_Document:_
---+---

Suivi InSAR et modélisation des processus de solifluxion au Tibet

Etablissement – Université de Lorraine
École doctorale SIReNa – SCIENCE ET INGENIERIE DES RESSOURCES NATURELLES
Spécialité Géosciences
Unité de recherche CRPG – Centre de Recherches Pétrographiques et Géochimiques
Encadrement de la thèse Jérôme LAVÉ (detailResp.pl?resp=6530)
Financement du 01-10-2023 au 30-09-2026 origine bourse ministère Employeur CRPG
Début de la thèse le 1 octobre 2023
Date limite de candidature (à 23h59) 1 juin 2023
PhD supervisors: Simon Daout (CRPG, University of Lorraine, simon.daout@univ-lorraine.fr), Jérôme Lavé (CRPG, DR CNRS, jerome.lave@univ-lorraine.fr)

Mots clés:

InSAR, pergélisol, solifluxion, Tibet, modélisation

Description de la problématique de recherche

Le plateau tibétain se caractérise par un paysage périglaciaire de haute altitude. Au-dessus de ~3500 m, la température moyenne annuelle est inférieure à 0°C, ce qui conduit à la présence d’un pergélisol (sol gelé en permanence). La couche active, située au sommet du pergélisol, dégèle pendant les mois d’été et d’automne et gèle pendant les mois d’hiver et de printemps. Ces phénomènes de gel et de dégel entraînent des mouvements cycliques de la surface qui peuvent être mesurés par des techniques de géodésie spatiale telles que l’interférométrie radar à synthèse d’ouverture (InSAR). Sur les pentes, des phénomènes de solifluxion se produisent, associés à une expansion du sol normale à la pente pendant le gel et à une subsidence plus ou moins verticale et à une saturation en eau liquide des couches sédimentaires pendant le dégel. Actuellement, les vitesses de déplacement du sol de surface dus aux processus de solifluxion et observés en InSAR le long des reliefs du Tibet peuvent atteindre des valeurs de 10mm/an. De telles valeurs tranchent avec les taux d’érosion à long terme mesurés au Tibet à l’aide de nucléides cosmogéniques qui sont de l’ordre de 0,01 mm/an, soit 2 à 3 ordres de grandeur inférieurs. L’objectif du projet est de déterminer si ces phénomènes de solifluxion sont récents et liés à l’augmentation de la
température globale et à la perte de glace du pergélisol au Tibet, ou si, au contraire, il s’agit de processus plus pérennes avec des flux de matériaux et des taux d’érosion stationnaires. A ce questionnement s’agrègent également des questions sur la stabilité des pentes au Tibet, et l’évolution long-terme de la morphologie du relief du plateau tibétain.

---+---

_Données fournies:_
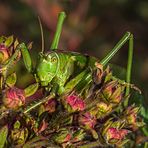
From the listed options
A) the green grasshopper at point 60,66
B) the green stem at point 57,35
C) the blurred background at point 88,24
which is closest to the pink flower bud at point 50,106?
the green grasshopper at point 60,66

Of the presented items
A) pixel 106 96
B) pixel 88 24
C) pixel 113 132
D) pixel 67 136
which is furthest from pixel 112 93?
pixel 88 24

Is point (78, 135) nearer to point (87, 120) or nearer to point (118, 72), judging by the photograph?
point (87, 120)

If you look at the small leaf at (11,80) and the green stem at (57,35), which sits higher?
the green stem at (57,35)

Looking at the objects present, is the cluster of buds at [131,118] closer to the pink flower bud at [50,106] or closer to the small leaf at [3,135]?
the pink flower bud at [50,106]

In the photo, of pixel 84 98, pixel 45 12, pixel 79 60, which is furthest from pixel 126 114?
pixel 45 12

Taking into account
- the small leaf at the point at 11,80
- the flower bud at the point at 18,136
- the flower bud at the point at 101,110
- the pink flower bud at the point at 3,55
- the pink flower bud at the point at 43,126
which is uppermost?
the pink flower bud at the point at 3,55

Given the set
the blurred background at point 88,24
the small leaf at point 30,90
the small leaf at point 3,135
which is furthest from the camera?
the blurred background at point 88,24

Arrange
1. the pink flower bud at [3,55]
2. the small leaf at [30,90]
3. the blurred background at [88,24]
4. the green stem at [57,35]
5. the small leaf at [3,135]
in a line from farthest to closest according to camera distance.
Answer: the blurred background at [88,24] < the green stem at [57,35] < the pink flower bud at [3,55] < the small leaf at [30,90] < the small leaf at [3,135]

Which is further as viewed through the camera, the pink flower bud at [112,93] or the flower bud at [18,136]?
the pink flower bud at [112,93]
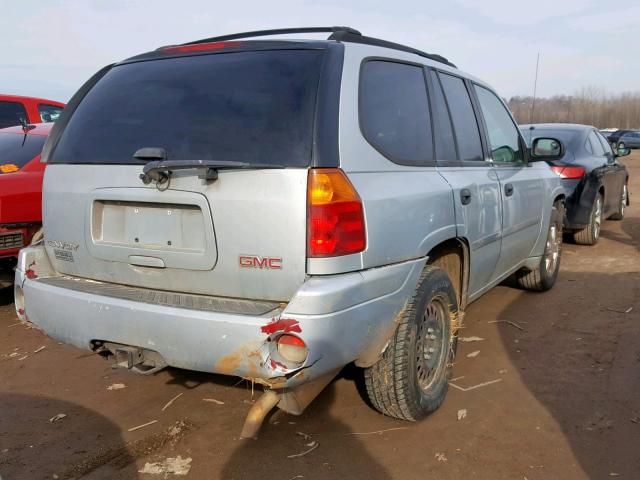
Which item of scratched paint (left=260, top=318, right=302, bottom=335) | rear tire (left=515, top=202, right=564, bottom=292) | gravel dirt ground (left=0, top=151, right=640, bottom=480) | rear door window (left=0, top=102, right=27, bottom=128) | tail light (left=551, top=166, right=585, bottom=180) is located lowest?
gravel dirt ground (left=0, top=151, right=640, bottom=480)

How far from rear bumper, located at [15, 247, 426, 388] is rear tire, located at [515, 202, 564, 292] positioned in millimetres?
2976

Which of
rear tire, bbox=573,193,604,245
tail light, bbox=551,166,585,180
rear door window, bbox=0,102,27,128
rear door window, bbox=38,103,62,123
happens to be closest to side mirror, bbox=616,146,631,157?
rear tire, bbox=573,193,604,245

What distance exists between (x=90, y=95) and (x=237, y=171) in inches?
49.5

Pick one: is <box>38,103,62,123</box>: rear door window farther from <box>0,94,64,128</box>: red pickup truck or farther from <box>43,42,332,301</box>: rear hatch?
<box>43,42,332,301</box>: rear hatch

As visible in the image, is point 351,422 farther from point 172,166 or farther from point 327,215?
point 172,166

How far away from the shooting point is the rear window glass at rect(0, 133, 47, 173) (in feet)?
16.4

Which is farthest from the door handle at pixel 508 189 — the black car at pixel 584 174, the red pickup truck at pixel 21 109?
the red pickup truck at pixel 21 109

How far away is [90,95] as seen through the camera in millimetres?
3086

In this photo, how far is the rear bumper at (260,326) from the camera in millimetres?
2240

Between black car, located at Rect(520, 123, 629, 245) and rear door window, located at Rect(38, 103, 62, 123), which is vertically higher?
rear door window, located at Rect(38, 103, 62, 123)

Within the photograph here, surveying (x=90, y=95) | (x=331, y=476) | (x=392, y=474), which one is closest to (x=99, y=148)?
(x=90, y=95)

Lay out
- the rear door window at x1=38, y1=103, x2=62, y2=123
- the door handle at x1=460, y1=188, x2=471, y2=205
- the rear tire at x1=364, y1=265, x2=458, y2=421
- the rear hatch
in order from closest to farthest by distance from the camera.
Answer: the rear hatch
the rear tire at x1=364, y1=265, x2=458, y2=421
the door handle at x1=460, y1=188, x2=471, y2=205
the rear door window at x1=38, y1=103, x2=62, y2=123

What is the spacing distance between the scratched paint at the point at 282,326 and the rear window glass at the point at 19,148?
3729mm

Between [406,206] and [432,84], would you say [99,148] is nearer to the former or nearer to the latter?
[406,206]
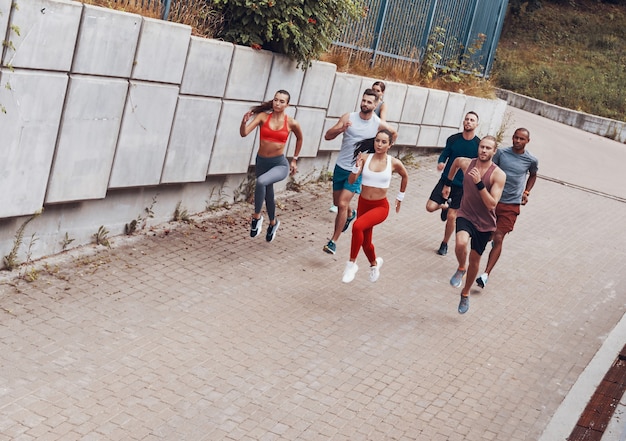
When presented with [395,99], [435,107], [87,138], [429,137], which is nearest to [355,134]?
[87,138]

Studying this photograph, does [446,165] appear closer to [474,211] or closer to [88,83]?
[474,211]

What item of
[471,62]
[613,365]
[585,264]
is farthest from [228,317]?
[471,62]

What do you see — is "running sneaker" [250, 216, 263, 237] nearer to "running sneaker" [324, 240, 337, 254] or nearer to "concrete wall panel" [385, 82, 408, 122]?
"running sneaker" [324, 240, 337, 254]

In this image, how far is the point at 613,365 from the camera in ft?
31.0

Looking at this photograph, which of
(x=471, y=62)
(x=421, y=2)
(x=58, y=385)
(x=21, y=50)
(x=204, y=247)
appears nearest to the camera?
(x=58, y=385)

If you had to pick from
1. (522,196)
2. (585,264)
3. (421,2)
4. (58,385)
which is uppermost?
(421,2)

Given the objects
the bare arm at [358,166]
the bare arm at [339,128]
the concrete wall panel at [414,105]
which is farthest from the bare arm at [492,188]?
the concrete wall panel at [414,105]

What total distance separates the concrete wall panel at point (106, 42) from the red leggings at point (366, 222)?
2.78 metres

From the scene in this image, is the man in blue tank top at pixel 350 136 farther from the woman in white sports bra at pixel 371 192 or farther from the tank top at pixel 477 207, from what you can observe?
the tank top at pixel 477 207

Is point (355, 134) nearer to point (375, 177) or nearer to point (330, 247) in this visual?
point (330, 247)

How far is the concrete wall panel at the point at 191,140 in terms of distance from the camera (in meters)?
10.8

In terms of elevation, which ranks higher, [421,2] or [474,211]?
[421,2]

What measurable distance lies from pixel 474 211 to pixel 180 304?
3.21 m

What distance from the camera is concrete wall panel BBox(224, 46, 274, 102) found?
11.5 metres
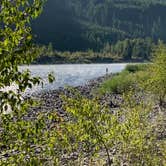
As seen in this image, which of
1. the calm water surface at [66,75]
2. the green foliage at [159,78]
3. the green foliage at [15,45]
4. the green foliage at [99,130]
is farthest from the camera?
the calm water surface at [66,75]

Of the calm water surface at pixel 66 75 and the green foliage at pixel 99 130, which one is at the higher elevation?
the green foliage at pixel 99 130

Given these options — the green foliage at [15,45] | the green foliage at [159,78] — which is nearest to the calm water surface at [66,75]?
the green foliage at [159,78]

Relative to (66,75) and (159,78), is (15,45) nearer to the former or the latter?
(159,78)

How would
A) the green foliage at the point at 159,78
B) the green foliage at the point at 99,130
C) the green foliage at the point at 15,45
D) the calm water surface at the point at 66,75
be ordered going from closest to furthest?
the green foliage at the point at 15,45, the green foliage at the point at 99,130, the green foliage at the point at 159,78, the calm water surface at the point at 66,75

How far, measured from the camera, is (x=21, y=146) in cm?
825

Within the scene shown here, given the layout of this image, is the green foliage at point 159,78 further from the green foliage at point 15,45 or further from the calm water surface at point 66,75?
the green foliage at point 15,45

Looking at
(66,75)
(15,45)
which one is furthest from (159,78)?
(66,75)

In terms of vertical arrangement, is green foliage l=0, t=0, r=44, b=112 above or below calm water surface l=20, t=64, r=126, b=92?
above

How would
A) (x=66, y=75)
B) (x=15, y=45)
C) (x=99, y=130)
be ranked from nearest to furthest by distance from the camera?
1. (x=15, y=45)
2. (x=99, y=130)
3. (x=66, y=75)

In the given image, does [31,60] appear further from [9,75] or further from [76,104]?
[76,104]

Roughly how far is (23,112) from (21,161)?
82cm

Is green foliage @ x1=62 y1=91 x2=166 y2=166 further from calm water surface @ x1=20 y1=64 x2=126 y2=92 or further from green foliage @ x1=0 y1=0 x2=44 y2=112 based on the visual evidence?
calm water surface @ x1=20 y1=64 x2=126 y2=92

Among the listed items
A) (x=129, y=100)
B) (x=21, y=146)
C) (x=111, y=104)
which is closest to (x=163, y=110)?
(x=111, y=104)

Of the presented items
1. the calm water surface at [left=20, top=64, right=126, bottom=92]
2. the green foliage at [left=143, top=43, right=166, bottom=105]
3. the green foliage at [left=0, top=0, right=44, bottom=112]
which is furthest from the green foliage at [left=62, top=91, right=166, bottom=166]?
the calm water surface at [left=20, top=64, right=126, bottom=92]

---+---

_Liste des tâches:_
A: Recopiez le passage du texte sur la solifluxion au Tibet, de « Suivi InSAR et » à « DR CNRS, jerome.lave@univ-lorraine.fr) ».
B: Prolongez le texte sur la solifluxion au Tibet à partir de sa dernière phrase.
Les données n'ont aucun rôle ici.

_Résultats des tâches:_
A:
Suivi InSAR et modélisation des processus de solifluxion au Tibet

Etablissement – Université de Lorraine
École doctorale SIReNa – SCIENCE ET INGENIERIE DES RESSOURCES NATURELLES
Spécialité Géosciences
Unité de recherche CRPG – Centre de Recherches Pétrographiques et Géochimiques
Encadrement de la thèse Jérôme LAVÉ (detailResp.pl?resp=6530)
Financement du 01-10-2023 au 30-09-2026 origine bourse ministère Employeur CRPG
Début de la thèse le 1 octobre 2023
Date limite de candidature (à 23h59) 1 juin 2023
PhD supervisors: Simon Daout (CRPG, University of Lorraine, simon.daout@univ-lorraine.fr), Jérôme Lavé (CRPG, DR CNRS, jerome.lave@univ-lorraine.fr)

B:
Dans ce projet, l’étudiant effectuera une analyse des données InSAR récemment traitées à très grande échelle sur le plateau tibétain, par le service de traitement massif et automatique CNES-ForM@Ter FLATSIM
(https://flatsim.cnes.fr/doi/), afin de documenter les déformations transitoires (cycle annuel) et cumulées du pergélisol.
Le travail comprendra la validation, l’analyse des produits et le développement d’outils pour (1) extraire automatiquement les instabilités de pentes et (2) mieux caractériser la cinématique des mouvements cycliques et séculaires dans la pente et dans la normale à la surface. Les mesures (cycles saisonniers et cumulatifs dans la pente et la normale) seront corrélées à la lithologie, à la nature des formations de surface et aux paramètres morphométriques afin de caractériser la distribution de ces processus. En parallèle, le projet consistera à modéliser par différences finies les cycles de gonflement/subsidence
et les mouvements liés à la solifluxion, en associant modèles mécanique et thermique en profondeur.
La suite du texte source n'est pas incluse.